§ **Extract**
━━━━

Question # 487: If a person has haram income from interest or any other haram option but invests in a halal business, will the income from that business will be halal or haram??

bismi-llahi r-raḥmani r-raḥīm,

Assalamu ‘laikum warahmatullahi wabarakatuh,

All praise and thanks are due to Allah (سبحانه و تعالى), and peace and blessings be upon His Messenger (صلى الله عليه و سلم).

Dear questioner,

First of all, we implore Allah (سبحانه و تعالى) to help us serve His cause and render our work for His sake.

Shorter Answer: The best way to deal with the income earned from the haraam source is to seek Allah’s forgiveness and get rid of it by giving it away to someone in need (which will be an expiation for the sin and not regarded as charity/sadaqah or zakaah) or to return to its rightful owner (for example, in case of fraud or stealing), if possible. However, if one acquires haraam wealth by means of a haraam transaction (for example, riba) because he was ignorant of the prohibition or he believed it to be permissible based on a fatwa from a scholar whom he trusted, he should immediately stop such dealings on learning about the prohibition but may keep his past gains. Next, using haraam money to do business is only permissible in case of dire need; therefore, one may take as much as one needs and give away the rest. And as for the income generated from investing such haraam money into the halal business, the preponderant opinion among the scholars is that there is no harm in benefitting from the profits earned from it, provided the aforementioned steps are followed. However, in the case of haraam wealth acquired fraudulently, a share of the profit should belong to the person from whom the money was stolen – this is similar to the treatment in mudarabah[1] investment.

━━━━

§ **Dataset excerpt**
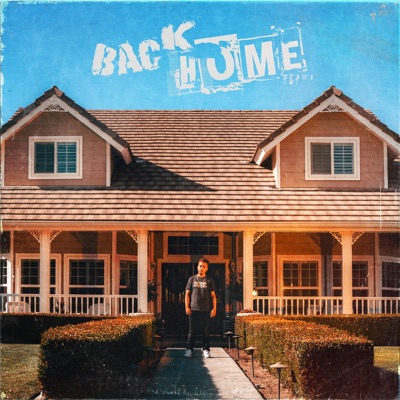 Back Home - EP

━━━━

§ **Work request 1**
From the answer about haram income, extract the passage from "Question # 487: If" up to and including "عليه و سلم).".
§ **Work request 2**
In the answer about haram income, when is using haram money to do business permissible?
§ **Work request 3**
Carry on writing the answer about haram income from the point where it stops.
The data has no connection to the answer about haram income.

§ **Expected output 1**
Question # 487: If a person has haram income from interest or any other haram option but invests in a halal business, will the income from that business will be halal or haram??

bismi-llahi r-raḥmani r-raḥīm,

Assalamu ‘laikum warahmatullahi wabarakatuh,

All praise and thanks are due to Allah (سبحانه و تعالى), and peace and blessings be upon His Messenger (صلى الله عليه و سلم).

§ **Expected output 2**
Only in case of dire need.

§ **Expected output 3**
Long Answer: Haraam wealth may take various forms. It may be haraam in and of itself or because of the manner in which it was acquired. That which is haraam because of the manner in which it was acquired may have been taken with or without the consent of the owner, and the one who acquired it may have been aware of the prohibition, or he may have been ignorant of it, or he may have thought, on the basis of ijtihad, that it was permissible (and then realized that it is not). Each situation has its own ruling.

  1. Whoever takes the property of another person in an unlawful manner, without the owner’s consent or permission, such as stolen wealth, wealth that was seized by force, anything obtained fraudulently from the public wealth, anything taken by means of deceit and cheating, …and the like – all such wealth must be returned to its owner, and the responsibility of the one who took it unlawfully cannot be discharged otherwise. If he has spent it or otherwise disposed of it, it remains a debt that he owes until he is able to repay it to its owner.

Ibn al-Qayyim said: If the seized item was taken without the consent of its owner, and was not in exchange for something else, then he must return it to him. If it is not possible to return it to him, then it may be given to a third person to whom the one from whom it was taken owes money. If that is not possible, it must be repaid to his heirs. If that is not possible, then it may be given to charity on his behalf.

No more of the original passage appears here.